**Given text**:

Behaviour Change

PROPAGANDA FOR CHANGE is a project created by the students of Behaviour Change (ps359) and Professor Thomas Hills @thomhills at the Psychology Department of the University of Warwick. This work was supported by funding from Warwick's Institute for Advanced Teaching and Learning.

Sunday, March 2, 2014

The complex science of the naughty step

Applied behavior analysis is not an untapped resource, it has often been adopted in a variety of contexts to increase the behavior we like and decrease the behavior we don't since its birth only 50 years ago. One domain for which is certainly isn't a revelation is child behavior management, we've all seen Super Nanny, that naughty step really works a treat. Helping screaming kids and parents the world over. This isn't just because Jo Frost is a complete babe, there is actual science behind her wondrous strategies. A science I could potentially utilize if i succeed in my intended future career as an educational psychologist.

**Work instructions**:
1. From the Behaviour Change post, reproduce everything from "Sunday, March 2, 2014" down to "an educational psychologist.".
2. Decide whether each statement agrees with the Behaviour Change post. For each, answer yes or no and quote the words that decide it.
(a) The project received funding from Warwick's Institute for Advanced Teaching and Learning.
(b) Applied behavior analysis was born about 100 years ago.
(c) The writer intends to become a clinical psychologist.

**Provided information**:
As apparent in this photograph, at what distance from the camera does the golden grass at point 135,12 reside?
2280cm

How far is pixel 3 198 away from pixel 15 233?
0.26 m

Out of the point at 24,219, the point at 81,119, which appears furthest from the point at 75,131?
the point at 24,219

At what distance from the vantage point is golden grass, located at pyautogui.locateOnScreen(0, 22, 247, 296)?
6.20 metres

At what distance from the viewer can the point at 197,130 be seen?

**Problem solutions**:
1.
Sunday, March 2, 2014

The complex science of the naughty step

Applied behavior analysis is not an untapped resource, it has often been adopted in a variety of contexts to increase the behavior we like and decrease the behavior we don't since its birth only 50 years ago. One domain for which is certainly isn't a revelation is child behavior management, we've all seen Super Nanny, that naughty step really works a treat. Helping screaming kids and parents the world over. This isn't just because Jo Frost is a complete babe, there is actual science behind her wondrous strategies. A science I could potentially utilize if i succeed in my intended future career as an educational psychologist.

2.
(a) Yes: "This work was supported by funding from Warwick's Institute for Advanced Teaching and Learning."
(b) No: "since its birth only 50 years ago"
(c) No: "my intended future career as an educational psychologist"